If someone does not have a ready code, and has knowledge on the subject of "what is what" in the code I presented earlier - I will also be able to repay you in a decent manner if I stick this code myself thanks to this knowledge :-)

And I will summarize my decision on this offer briefly and clearly:
"it's better to get half a reward than not get it all!"

This program has only academic value //
I will not sell the source code! sory

maybe I'll make it public at the end of the pazzul challenge.


100 pieces of GPU Tesla  it does not make sense
1 Cuda 10 gpu is enough for the program

Best regards
David Sunfellow

drotika = David Sunfellow   

[zielar]

Another fake. It's some child who is having fun and looking for gullible people. In previous statements, there was never a footer with greetings and a signature.
Greetings,
Santa Claus

[BurtW]

The x coordinate and y coordinate are both binary numbers in the range 2²⁵⁶.

the max is also a little bit less than 2²⁵⁶ but unlike private keys the max is defined by P (the prime) not N (the curve order)

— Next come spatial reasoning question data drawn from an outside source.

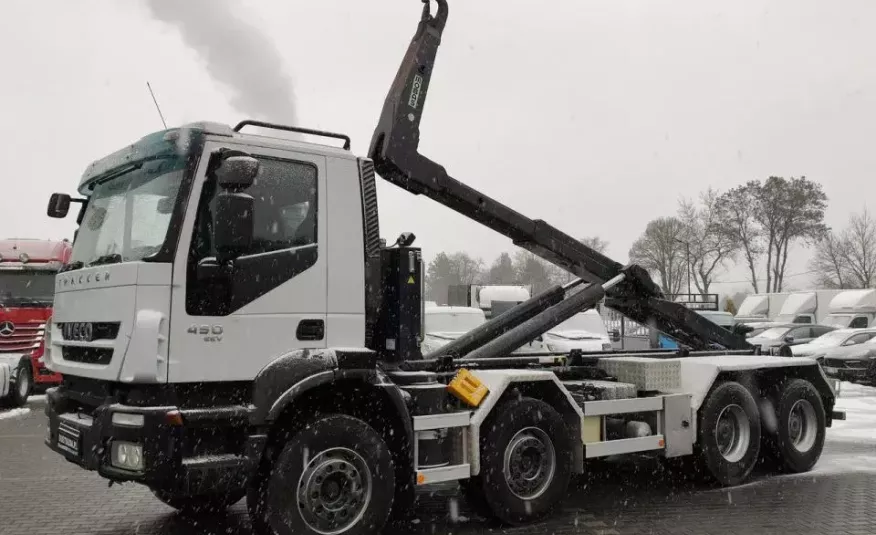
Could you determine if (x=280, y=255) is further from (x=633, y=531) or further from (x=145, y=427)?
(x=633, y=531)

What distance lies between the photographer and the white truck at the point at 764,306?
4222 centimetres

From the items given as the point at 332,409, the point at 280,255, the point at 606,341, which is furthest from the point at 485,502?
the point at 606,341

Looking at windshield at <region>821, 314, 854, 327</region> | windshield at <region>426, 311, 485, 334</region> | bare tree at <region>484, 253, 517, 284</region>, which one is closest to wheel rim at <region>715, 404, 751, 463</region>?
windshield at <region>426, 311, 485, 334</region>

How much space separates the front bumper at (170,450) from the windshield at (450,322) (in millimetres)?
9198

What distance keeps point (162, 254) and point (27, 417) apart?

After reading over the description of Pollard's kangaroo algorithm I think I understand it enough to be able to explain it to my 13 year old daughter so she can write the code as a fun educational exercise.  She is always looking for a good subject for her next science fair project and I think this would make a good one.

I have some questions about the PRF that someone might be able to answer.  

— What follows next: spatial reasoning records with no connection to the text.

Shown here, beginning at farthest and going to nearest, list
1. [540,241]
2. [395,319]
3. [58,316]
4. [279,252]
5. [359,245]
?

The only requirements listed in the article above are:

1) The PRF must map the finite cyclic group to "a set S of integers"
2) The PRF must be able to be changed in order to select a different S in order to create subsequent "kangaroos"

Since the length of the pseudorandom sequence is not specified I assumed 256 bits, is that reasonable?

So, it seems to me that f(X) = SHA256(X || nonce) where X is the binary representation of the the point X, || represents the concatenation operation, and the nonce is selected from a TRNG or is simply incremented would do the trick.

However this seems to be overkill and we want to do this as fast as possible.

Another option that comes to mind is to just define f(X) = (X + nonce) where X is the binary representation of the compressed form of X and the nonce is selected from a TRNG or is simply incremented.

What PRF is generally used?

Now that I think about this I think the science fair project could be something along the lines of measuring the conversion speed of various PRFs and PRF modification algorithms.  The data set would be all the cracked addresses in this thread, the independent variable would be various PRFs and different ways of modifying them to produce the next "kangaroo", and the dependent variable would be the total time it takes to re-crack all the known cracked addresses listed in this thread.